É claro que essa sensação de correria claustrofóbica é só um reflexo do que acontece a Harry e seus melhores amigos, Ron e Hermione, praticamente da primeira à última página - o Menino que Sobreviveu e seus dois escudeiros passam quase o tempo todo como fugitivos. Temos, é verdade, um ou outro momento de paz, com comida fumegante na sede da Ordem da Fênix ou sessões de desgnomização do jardim na casa dos Weasley, mas são interlúdios breves diante da situação real: o trio de amigos não passa de um bando de proscritos.

E eles não estão sozinhos. Enquanto Harry, Hermione e Ron correm para recuperar e destruir os Horcruxes, os objetos que servem de receptáculo para pedaços da própria alma de Lorde Voldemort e são a chave para a derrota dele, todo o universo paralelo dos bruxos vira de ponta-cabeça. O Ministério da Magia é dominado pelo próprio Voldemort e seus asseclas, com resultados que só podem ser comparados ao pior crime do mundo real: genocídio. Voldemort não quer só vingança contra seus inimigos ou matança indiscriminada: a nova ordem do Senhor das Trevas exige pureza de sangue, e todos os bruxos de sangue não-mágico, bem como os de sangue "nobre" que ousam defendê-los, estão condenados pelo simples fato de existirem.

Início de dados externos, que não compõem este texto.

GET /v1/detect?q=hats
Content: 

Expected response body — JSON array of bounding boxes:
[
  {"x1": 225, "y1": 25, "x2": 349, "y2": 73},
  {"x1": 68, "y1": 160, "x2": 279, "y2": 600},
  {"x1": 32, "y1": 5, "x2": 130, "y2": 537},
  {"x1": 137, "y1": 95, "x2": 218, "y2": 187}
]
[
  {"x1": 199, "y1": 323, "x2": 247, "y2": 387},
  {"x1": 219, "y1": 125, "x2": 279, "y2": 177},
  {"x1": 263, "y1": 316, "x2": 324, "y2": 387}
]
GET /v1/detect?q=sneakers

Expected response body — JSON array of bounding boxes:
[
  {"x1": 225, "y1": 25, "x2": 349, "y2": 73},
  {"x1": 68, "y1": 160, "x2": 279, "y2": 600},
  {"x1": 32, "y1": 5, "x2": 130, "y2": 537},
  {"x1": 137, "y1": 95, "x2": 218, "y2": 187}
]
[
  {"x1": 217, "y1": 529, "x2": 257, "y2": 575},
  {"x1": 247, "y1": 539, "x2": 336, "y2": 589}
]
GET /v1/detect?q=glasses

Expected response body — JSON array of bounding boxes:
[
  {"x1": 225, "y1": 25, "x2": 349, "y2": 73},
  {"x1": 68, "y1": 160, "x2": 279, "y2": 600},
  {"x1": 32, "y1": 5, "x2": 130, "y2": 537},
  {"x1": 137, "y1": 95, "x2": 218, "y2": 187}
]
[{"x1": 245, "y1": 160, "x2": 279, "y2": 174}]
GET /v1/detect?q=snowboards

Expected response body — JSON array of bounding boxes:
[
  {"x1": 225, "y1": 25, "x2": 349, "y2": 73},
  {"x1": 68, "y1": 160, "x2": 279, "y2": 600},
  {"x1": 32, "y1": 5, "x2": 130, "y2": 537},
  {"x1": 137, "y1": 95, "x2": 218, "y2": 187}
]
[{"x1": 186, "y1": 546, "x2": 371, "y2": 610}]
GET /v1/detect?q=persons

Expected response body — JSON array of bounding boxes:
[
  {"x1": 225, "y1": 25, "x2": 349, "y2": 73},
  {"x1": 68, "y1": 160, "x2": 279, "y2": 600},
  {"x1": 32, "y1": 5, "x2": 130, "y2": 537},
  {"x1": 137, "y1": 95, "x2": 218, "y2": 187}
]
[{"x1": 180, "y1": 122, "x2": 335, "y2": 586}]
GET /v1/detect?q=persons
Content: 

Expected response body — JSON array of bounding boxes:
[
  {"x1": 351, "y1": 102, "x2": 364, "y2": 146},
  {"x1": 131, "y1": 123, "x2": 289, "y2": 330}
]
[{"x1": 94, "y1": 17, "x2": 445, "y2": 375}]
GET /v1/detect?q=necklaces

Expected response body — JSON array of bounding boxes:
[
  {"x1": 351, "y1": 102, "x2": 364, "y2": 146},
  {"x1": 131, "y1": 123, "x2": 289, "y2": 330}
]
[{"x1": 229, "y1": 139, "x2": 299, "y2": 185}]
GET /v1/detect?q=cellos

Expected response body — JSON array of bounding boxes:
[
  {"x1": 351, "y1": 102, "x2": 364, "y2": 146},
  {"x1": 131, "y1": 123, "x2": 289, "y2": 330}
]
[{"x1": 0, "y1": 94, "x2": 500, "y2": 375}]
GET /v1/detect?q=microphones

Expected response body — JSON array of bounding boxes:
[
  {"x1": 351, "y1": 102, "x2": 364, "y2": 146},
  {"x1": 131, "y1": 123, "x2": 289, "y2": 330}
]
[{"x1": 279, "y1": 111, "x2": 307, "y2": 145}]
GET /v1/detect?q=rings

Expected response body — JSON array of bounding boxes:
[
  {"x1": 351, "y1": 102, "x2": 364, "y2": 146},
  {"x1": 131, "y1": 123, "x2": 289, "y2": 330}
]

Não é de estranhar, portanto, que os primeiros dois ou três capítulos pareçam quase pingar sangue, com o fim trágico e repentino de personagens que os leitores da saga certamente tinham aprendido a amar. Nem é de admirar que Harry comece a achar que suas próprias mãos estejam sujas de sangue, por mais que o personagem mantenha sua decisão de não matar até o último instante da narrativa.

Daí a ironia do título do livro: em meio à busca pelos Horcruxes, o jovem bruxo e seus amigos dão de cara com a lenda das Relíquias da Morte. (Do ponto de vista literário, a lenda é um golaço de Rowling: trata-se de um conto de fadas dentro de um outro conto de fadas, um artíficio sofisticado do qual muitos detratores certamente não achavam que ela fosse capaz.) As Relíquias são três artefatos mágicos - uma varinha invencível, uma pedra capaz de ressuscitar os mortos e um manto de invisibilidade (é, aquele manto) - criados, reza a lenda, pela própria Morte. O possuidor do trio tornar-se-ia senhor da Morte.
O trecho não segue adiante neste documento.